Using artificial intelligence to detect and characterise large samples of dwarf galaxies from the Euclid and LSST missions

Supervision

Pierre-Alain Duc (ObAS, Strasbourg)

Laboratory and team

ObAS, Strasbourg - Team GALHECOS

Subject description

Dwarf galaxies are by far the most numerous galaxies in the Universe, but probably also the most difficult to find and characterise. Indeed, their small size and low surface brightness make them particularly difficult to detect outside our Local Group. However, two instruments are about to overcome these difficulties. The Euclid space mission is already a game changer. Thanks to its large field of view and excellent image quality, it can clearly identify large populations of dwarf galaxies, as well as their nucleii and globular cluster populations. At the same time, the ground-based LSST experiment with the Rubin telescope will collect complementary data, in particular detailed colour information. The combination of LSST and Euclid photometry will, for example, help to rule out background galaxies as dwarf candidates and make it easier to identify the population of globular clusters (GCs). 

The PhD student will have privileged access to both sets of data at a critical time, thanks to the PhD supervisor's tickets. The long term aim of the thesis, which will be carried out in close collaboration with the international Euclid and LSST consortia, will be to:

- Identify the population of dwarf galaxies in a specific region of the sky - that around the Fornax supercluster. This region has been chosen because its density minimises the risk of contamination by background objects and maximises the chances of finding globular-cluster-rich objects, for which numerous follow-up studies may be done. 

- study the spatial distribution of dwarfs relative to the most massive galaxies, and the implications for nucleus and globular cluster content. Due to a lack of statistics, the causes of the large variations in the GC content of the dwarf population are still largely unknown. 

- Determine the most relevant parameters to fully characterise the dwarf populations (e.g. effective radius, surface brightness, colour, dark matter content), providing insightful criteria for their identification in the remaining Euclid and LSST surveys. 

One of the big challenges of this work is the large set of data currently available. The analysis of this data set require the development of ad hoc artificial intelligence tools. They are needed to : 

- detect and segment the LSB candidates in the images 

- validate their status as dwarf dwarf galaxies, excluding background objects with the caveat that their distances are not known 

- Determine automatically their properties 

Two ways have so far been explored : 

- Using pre-trained foundation models (I.e. galaxy Zoo) on image cutouts (when catalogs of sources are available), and further eye validation (with costumed visualisation tools) 

- Using dedicated neuronal networks and ad hoc filters (i.e. Gabor filters) to directly detect/segment the candidates, taking into account foreground or background contaminants (e.g. Galaxy cirrus) without the need of pre-defined cutouts 

Both methods will be compared, and their effectiveness depending on image depth, and availability of multi-sectral information will be analysed.

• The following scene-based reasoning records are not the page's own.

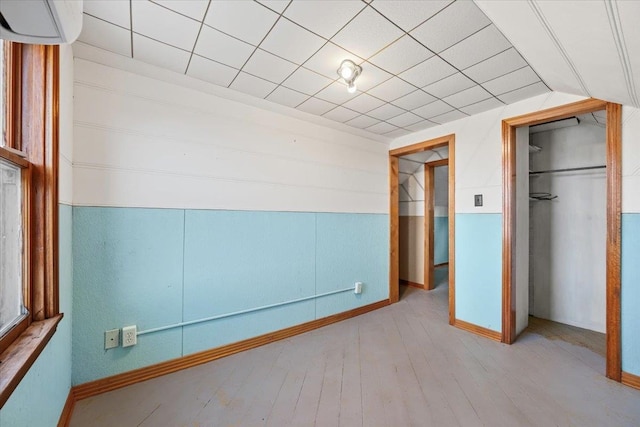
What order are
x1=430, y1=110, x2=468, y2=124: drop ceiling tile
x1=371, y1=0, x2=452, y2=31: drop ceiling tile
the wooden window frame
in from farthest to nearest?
1. x1=430, y1=110, x2=468, y2=124: drop ceiling tile
2. x1=371, y1=0, x2=452, y2=31: drop ceiling tile
3. the wooden window frame

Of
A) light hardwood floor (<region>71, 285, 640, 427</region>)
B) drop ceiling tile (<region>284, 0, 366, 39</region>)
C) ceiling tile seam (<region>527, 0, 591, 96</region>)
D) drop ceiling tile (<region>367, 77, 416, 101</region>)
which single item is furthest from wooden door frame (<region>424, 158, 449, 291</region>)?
drop ceiling tile (<region>284, 0, 366, 39</region>)

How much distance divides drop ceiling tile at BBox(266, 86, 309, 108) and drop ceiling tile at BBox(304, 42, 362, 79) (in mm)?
393

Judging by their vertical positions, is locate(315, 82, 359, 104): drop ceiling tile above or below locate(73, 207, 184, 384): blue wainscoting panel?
above

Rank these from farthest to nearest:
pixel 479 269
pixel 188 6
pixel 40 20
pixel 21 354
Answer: pixel 479 269 < pixel 188 6 < pixel 21 354 < pixel 40 20

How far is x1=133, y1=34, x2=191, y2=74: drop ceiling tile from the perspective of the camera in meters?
1.64

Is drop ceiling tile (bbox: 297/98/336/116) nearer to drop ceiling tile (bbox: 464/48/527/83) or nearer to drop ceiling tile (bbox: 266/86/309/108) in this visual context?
drop ceiling tile (bbox: 266/86/309/108)

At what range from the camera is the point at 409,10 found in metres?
1.38

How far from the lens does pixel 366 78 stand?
2.05 m

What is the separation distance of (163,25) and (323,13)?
0.92m

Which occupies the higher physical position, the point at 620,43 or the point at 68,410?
the point at 620,43

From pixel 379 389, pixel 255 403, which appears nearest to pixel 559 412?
pixel 379 389

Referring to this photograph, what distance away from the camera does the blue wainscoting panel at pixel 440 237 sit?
5527mm

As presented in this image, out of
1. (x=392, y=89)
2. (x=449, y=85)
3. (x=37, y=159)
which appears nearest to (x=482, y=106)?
(x=449, y=85)

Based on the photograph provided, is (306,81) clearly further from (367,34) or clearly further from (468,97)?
(468,97)
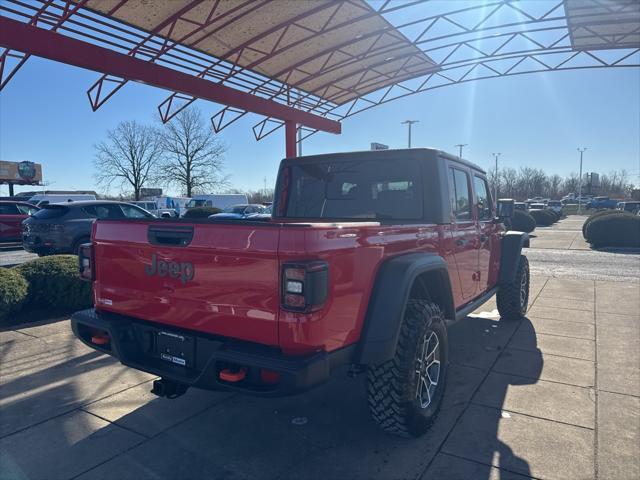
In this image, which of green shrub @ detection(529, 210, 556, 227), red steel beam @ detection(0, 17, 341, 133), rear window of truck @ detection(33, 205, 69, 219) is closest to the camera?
red steel beam @ detection(0, 17, 341, 133)

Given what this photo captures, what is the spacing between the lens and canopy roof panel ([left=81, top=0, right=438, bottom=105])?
922 cm

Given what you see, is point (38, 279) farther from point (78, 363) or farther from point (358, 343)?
point (358, 343)

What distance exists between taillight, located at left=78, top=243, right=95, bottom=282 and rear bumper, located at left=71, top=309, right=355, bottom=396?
30cm

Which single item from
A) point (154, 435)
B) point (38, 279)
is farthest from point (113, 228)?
point (38, 279)

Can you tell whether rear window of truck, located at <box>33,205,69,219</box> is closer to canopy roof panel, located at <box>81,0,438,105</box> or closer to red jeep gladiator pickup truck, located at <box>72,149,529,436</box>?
canopy roof panel, located at <box>81,0,438,105</box>

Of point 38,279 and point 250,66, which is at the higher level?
point 250,66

Related mathematical skills

Basic knowledge of AI / deep learning methods is needed. Having some interest in the analysis of astronomical data and more in general in astrophysics would be an asset.

Other public funding

Candidates recruited as PhDs will benefit from IRMIA++ funding and will have to follow the Graduate Program "Mathematics and Applications: Research and Interactions" (https://irmiapp.unistra.fr/training/presentation).

IRMIA++ is one of the 15 Interdisciplinary Thematic Institute (ITI) of the University of Strasbourg. It brings together a research cluster and a master-doctorate training program, relying on 12 research teams and 9 master tracks.

It encompasses all mathematicians at Université de Strasbourg, with partners in computer science and physics. ITI IRMIA++ builds on the internationally renowned research in mathematics in Strasbourg, and its well-established links with the socio-economic environment. It promotes interdisciplinary academic collaborations and industrial partnerships.

A core part of the IRMIA++ mission is to realize high-level training through integrated master-PhD tracks over 5 years, with common actions fostering an interdisciplinary culture, such as joint projects, new courses and workshops around mathematics and its interactions.

Selection will rely on the professional project of the candidate, his/her interest for interdisciplinarity and academic results.